## Algebraic methods for evaluating integrals In Bayesian statistics

- Author(s): Lin, Shaowei
- Advisor(s): Sturmfels, Bernd
- et al.

## Abstract

The accurate evaluation of marginal likelihood integrals is a difficult fundamental problem in Bayesian inference that has important applications in machine learning and computational biology. Following the recent success of algebraic statistics in frequentist inference and inspired by Watanabe's foundational approach to singular learning theory, the goal of this dissertation is to study algebraic, geometric and combinatorial methods for computing Bayesian integrals effectively, and to explore the rich mathematical theories that arise in this connection between statistics and algebraic geometry. For these integrals, we investigate their exact evaluation for small samples and their asymptotics for large samples.

According to Watanabe, the key to understanding singular models lies in desingularizing the Kullback-Leibler function K(w) of the model at the true distribution. This step puts the model in a standard form so that various central limit theorems can be applied. While general algorithms exist for desingularizing any analytic function, applying them to non-polynomial functions such as K(w) can be computationally expensive. Many singular models are however represented as regular models whose parameters are polynomial functions of new parameters. Discrete models and multivariate Gaussian models are all examples. We call them regularly parametrized models. One of our main contributions is showing how this polynomiality can be exploited by defining fiber ideals for singular models and relating the properties of these algebraic objects to the statistics. In particular, we prove that a model is put in standard form if we monomialize the corresponding fiber ideal. As a corollary, the learning coefficient of a model is equal to the real log canonical threshold (RLCT) of the fiber ideal.

While complex log canonical thresholds are well-studied in algebraic geometry, little is known about their real analogs. In Chapter 4, we prove their fundamental properties and simple rules of computation. We also extend Varchenko's notion of Newton polyhedra and nondegeneracy for functions to ideals. Using these methods, we discover a formula for the RLCT of a monomial ideal with respect to a monomial amplitude. For all other ideals, this formula is an upper bound for their RLCT. Our tools are then applied to a difficult statistical example involving a naive Bayesian network with two ternary random variables.

Because our statistical models are defined over compact semianalytic parameter spaces W, we need to extend standard asymptotic theory of real analytic functions over neighborhoods of the origin to functions over domains like W. Chapter 3 summarizes these results which are critical for other proofs in this dissertation. We also give explicit formulas for the full asymptotic expansion of a Laplace integral over W in terms of the Laurent coefficients of the associated zeta function. In Chapter 5, we apply these formulas to Laplace integrals Z(n) with nondegenerate phase functions, and describe algorithms for computing the coefficient C in the first term asymptotics Z(n) = C n^{-l} (log n)^{t-1}. Procedures for calculating all higher order coefficients are also developed and explained.

Watanabe's treatment of singular models assumes knowledge of the true distribution. In this dissertation, we also explore marginal likelihood integrals of exponential families given data where the true distribution is unknown. This is the context in which Schwarz, Haughton, and Geiger and Rusakov studied the Bayesian Information Criterion (BIC). We find here that the log likelihood ratio of the data is equal to the Kullback-Leibler function of the model at the maximum likelihood distribution. Therefore, all the methods we developed for Kullback-Leibler functions apply, so we describe how to compute the full asymptotics of the marginal likelihood integral by monomializing the associated fiber ideal.

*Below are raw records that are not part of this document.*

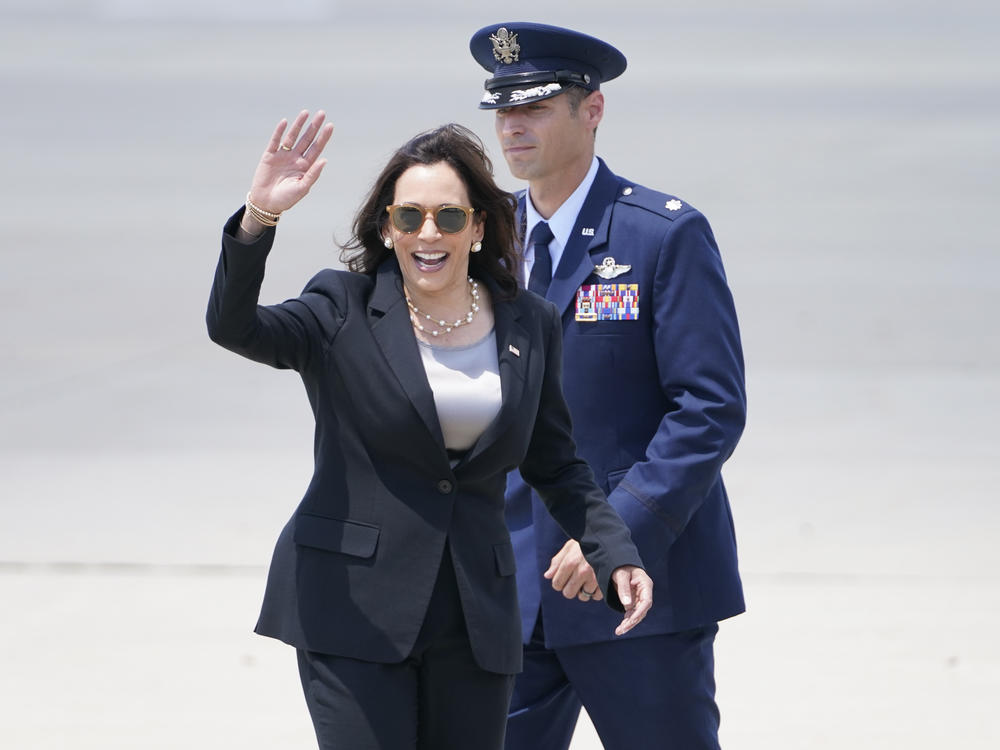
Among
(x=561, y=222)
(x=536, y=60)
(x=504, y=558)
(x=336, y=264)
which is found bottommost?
(x=336, y=264)

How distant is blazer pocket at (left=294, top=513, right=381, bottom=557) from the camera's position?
2.15 metres

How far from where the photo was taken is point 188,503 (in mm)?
5504

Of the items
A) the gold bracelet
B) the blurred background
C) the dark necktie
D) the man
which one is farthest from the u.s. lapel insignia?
the blurred background

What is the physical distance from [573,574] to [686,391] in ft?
1.13

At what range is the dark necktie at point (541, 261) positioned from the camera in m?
2.78

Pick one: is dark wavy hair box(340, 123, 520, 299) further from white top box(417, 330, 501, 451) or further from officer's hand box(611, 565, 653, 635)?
officer's hand box(611, 565, 653, 635)

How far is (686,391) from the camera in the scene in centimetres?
261

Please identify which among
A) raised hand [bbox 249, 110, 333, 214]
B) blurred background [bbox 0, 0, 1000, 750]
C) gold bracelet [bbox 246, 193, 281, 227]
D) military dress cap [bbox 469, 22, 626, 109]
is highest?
military dress cap [bbox 469, 22, 626, 109]

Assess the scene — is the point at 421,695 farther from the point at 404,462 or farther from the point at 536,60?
the point at 536,60

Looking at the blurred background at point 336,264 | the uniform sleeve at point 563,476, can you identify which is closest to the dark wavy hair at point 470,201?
the uniform sleeve at point 563,476

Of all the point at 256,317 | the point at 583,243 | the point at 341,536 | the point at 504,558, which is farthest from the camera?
the point at 583,243

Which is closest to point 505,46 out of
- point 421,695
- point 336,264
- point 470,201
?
point 470,201

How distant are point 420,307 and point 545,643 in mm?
651

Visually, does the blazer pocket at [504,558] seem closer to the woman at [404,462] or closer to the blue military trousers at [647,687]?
the woman at [404,462]
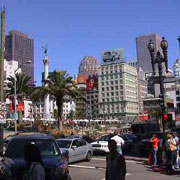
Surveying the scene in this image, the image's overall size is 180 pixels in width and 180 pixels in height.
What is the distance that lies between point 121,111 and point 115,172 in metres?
156

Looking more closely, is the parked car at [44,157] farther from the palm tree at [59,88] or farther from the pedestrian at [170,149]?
the palm tree at [59,88]

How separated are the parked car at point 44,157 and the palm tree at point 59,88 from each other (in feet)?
94.5

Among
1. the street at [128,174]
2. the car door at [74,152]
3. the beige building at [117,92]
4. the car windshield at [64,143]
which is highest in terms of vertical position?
the beige building at [117,92]

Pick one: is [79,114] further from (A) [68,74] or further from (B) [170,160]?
(B) [170,160]

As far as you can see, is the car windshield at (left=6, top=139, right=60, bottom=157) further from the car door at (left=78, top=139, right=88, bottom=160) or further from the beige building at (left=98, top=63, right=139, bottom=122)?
the beige building at (left=98, top=63, right=139, bottom=122)

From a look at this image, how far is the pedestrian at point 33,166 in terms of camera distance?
4.36m

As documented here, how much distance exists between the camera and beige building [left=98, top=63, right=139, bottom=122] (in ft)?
524

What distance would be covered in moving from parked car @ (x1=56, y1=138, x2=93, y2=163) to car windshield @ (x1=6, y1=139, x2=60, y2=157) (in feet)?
18.2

Lastly, to complement developments in asymptotic estimation as well as in Markov Chain Monte Carlo (MCMC) estimation, we present, in Chapter 2, symbolic algorithms for computing marginal likelihood integrals exactly for discrete data of small samples. The underlying statistical models are mixtures of independent distributions, or, in geometric language, secant varieties of Segre-Veronese varieties. For these models, the numerical value of the integral is a rational number, and exact evaluation means computing that rational number rather than a floating point approximation. These exact results provide a gold standard with which approximation methods can be compared.